Os Estados Unidos, aliados históricos de Israel, apelaram a uma investigação "rápida e imparcial". O Reino Unido convocou o embaixador israelita na terça-feira para expressar a sua "condenação inequívoca".
O primeiro-ministro australiano, Anthony Albanese, afirmou esta quarta-feira que tinha transmitido a Netanyahu a "raiva" do povo australiano "perante esta tragédia".
Na segunda-feira, um correspondente da AFP viu cinco corpos e três passaportes estrangeiros junto aos restos mortais das vítimas.
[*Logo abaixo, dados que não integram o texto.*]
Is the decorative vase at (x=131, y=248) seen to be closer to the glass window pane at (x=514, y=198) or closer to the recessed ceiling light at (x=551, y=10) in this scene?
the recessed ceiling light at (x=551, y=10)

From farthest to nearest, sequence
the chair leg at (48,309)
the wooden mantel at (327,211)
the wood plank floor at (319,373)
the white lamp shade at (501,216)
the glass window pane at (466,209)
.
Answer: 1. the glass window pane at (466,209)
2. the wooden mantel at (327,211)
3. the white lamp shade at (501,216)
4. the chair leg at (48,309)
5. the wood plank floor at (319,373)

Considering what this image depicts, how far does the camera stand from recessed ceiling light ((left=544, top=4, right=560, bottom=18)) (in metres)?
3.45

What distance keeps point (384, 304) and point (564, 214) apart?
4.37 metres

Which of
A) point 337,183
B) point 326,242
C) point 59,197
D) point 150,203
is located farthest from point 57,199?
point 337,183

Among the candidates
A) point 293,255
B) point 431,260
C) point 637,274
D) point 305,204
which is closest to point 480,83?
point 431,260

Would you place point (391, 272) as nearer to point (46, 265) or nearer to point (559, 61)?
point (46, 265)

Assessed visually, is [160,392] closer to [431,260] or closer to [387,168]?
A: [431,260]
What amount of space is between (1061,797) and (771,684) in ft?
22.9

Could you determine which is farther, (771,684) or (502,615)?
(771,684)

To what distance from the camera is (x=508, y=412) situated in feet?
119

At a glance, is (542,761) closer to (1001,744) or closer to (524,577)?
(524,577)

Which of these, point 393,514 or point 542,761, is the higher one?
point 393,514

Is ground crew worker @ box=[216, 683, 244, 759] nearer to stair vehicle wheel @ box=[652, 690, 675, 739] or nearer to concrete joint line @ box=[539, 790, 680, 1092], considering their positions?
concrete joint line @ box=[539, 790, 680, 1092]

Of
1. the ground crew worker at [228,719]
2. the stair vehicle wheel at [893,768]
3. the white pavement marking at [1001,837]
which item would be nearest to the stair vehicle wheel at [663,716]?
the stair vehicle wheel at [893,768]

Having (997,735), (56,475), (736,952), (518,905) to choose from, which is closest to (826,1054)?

Os corpos dos seis ocidentais deverão ser levados esta quarta-feira para o posto fronteiriço de Rafah, com vista ao seu repatriamento, revelou Marwan al Hams, diretor do hospital Abu Najar, nesta cidade que faz fronteira com o Egito.Cerca de 33 mil mortos em Gaza
Desde o início da guerra, várias ONG que operam em Gaza afirmaram que os seus colaboradores ou instalações foram atingidos por ataques israelitas.
Devido à dificuldade de levar ajuda humanitária por terra para o território sob bloqueio israelita, um primeiro navio de ajuda humanitária chegou a Gaza a partir de Chipre em meados de março.
Com o objetivo de destruir o Hamas, Israel lançou uma campanha de intensos bombardeamentos aéreos sobre Gaza, seguida de uma ofensiva terrestre que permitiu aos seus soldados avançar de norte a sul da pequena faixa de terra.
Rasto de destruição em Al Shifa
Na segunda-feira, após 18 dias de operações, as tropas israelitas retiraram-se do complexo hospitalar de Al Shifa, em Gaza, deixando para trás um rasto de destruição e cadáveres.
O exército declarou ter "matado mais de 200 terroristas e detido mais de 900 pessoas" e acusou o Hamas, considerado um grupo terrorista pelos Estados Unidos e pela União Europeia, de utilizar o hospital como "centro de comando".
A Defesa Civil de Gaza, dirigida pelo Hamas, registou 300 mortes no hospital e nas suas imediações devido às operações israelitas."A condenação e a denúncia não são suficientes face aos crimes que continuam na Faixa de Gaza, na Cisjordânia e em Jerusalém", afirmou na terça-feira o novo primeiro-ministro da Autoridade Palestiniana, Mohammed Mustafa.
Na madrugada de quarta-feira, o Ministério da Saúde do Hamas afirmou que 60 pessoas tinham sido mortas na Faixa de Gaza nas últimas 24 horas.
Em Jerusalém, pela quarta noite consecutiva, as famílias dos reféns detidos em Gaza e os opositores ao governo de Netanyahu reuniram-se à porta do Parlamento para manifestar a sua indignação face à política do primeiro-ministro.
"Estão a fazer uma campanha contra mim, contra as famílias dos reféns, viraram-se contra nós. Chamam-nos 'traidores' quando o traidor é Netanyahu, um traidor do seu povo, dos seus eleitores, do Estado de Israel", gritou Einav Zangauker, cujo filho é refém em Gaza.